_Estratto della pagina_
==============================
Luigi Mittiga ci riprova: a declinare il suo atto d’amore per il suo paese, Platì, comune reggino di poco più di tremila anime e una storia difficile alle spalle. Lo aveva già fatto con «I love Platì» (2021), in cui era riuscito in qualche modo a scrivere la controstoria del paese attraverso l’altra sua grande passione, il cinema: il sottotitolo era infatti «Cento piccoli film intorno a un paese dell’Aspromonte». E forse la forma più adatta, per concludere una sorta di trilogia d’amore per Platì e di felice appartenenza, sarebbe davvero un film.
==============================
_Dati_
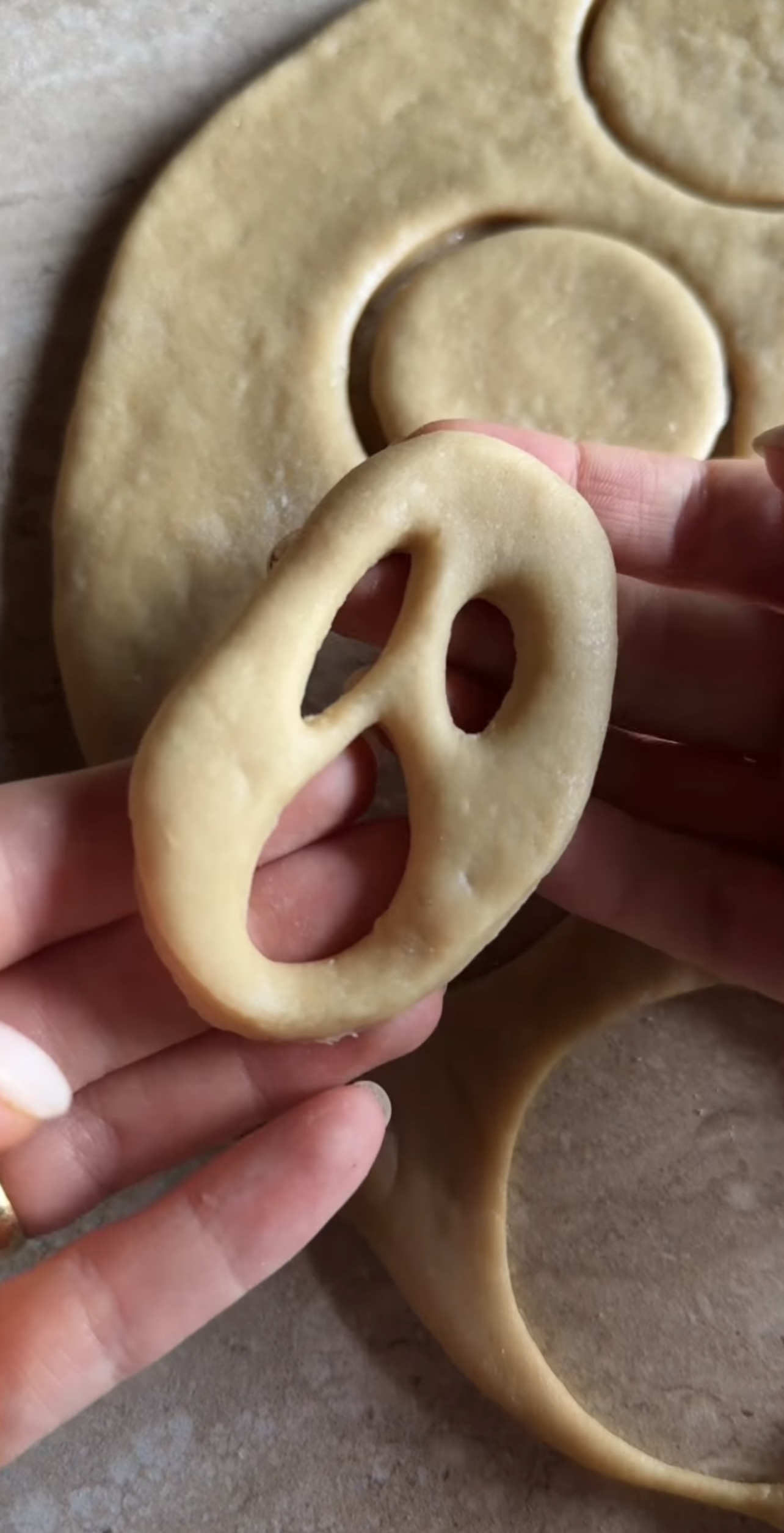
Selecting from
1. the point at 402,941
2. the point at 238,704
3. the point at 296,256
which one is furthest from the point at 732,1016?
==============================
_Obiettivo_
Riscrivi tutta la parte dell'estratto su Platì che va da "Luigi Mittiga ci" fino a "davvero un film.", mettendo "borgo" al posto di "paese". Il materiale qui sopra va considerato a parte rispetto all'estratto su Platì.

_Risposta_
Luigi Mittiga ci riprova: a declinare il suo atto d’amore per il suo borgo, Platì, comune reggino di poco più di tremila anime e una storia difficile alle spalle. Lo aveva già fatto con «I love Platì» (2021), in cui era riuscito in qualche modo a scrivere la controstoria del borgo attraverso l’altra sua grande passione, il cinema: il sottotitolo era infatti «Cento piccoli film intorno a un borgo dell’Aspromonte». E forse la forma più adatta, per concludere una sorta di trilogia d’amore per Platì e di felice appartenenza, sarebbe davvero un film.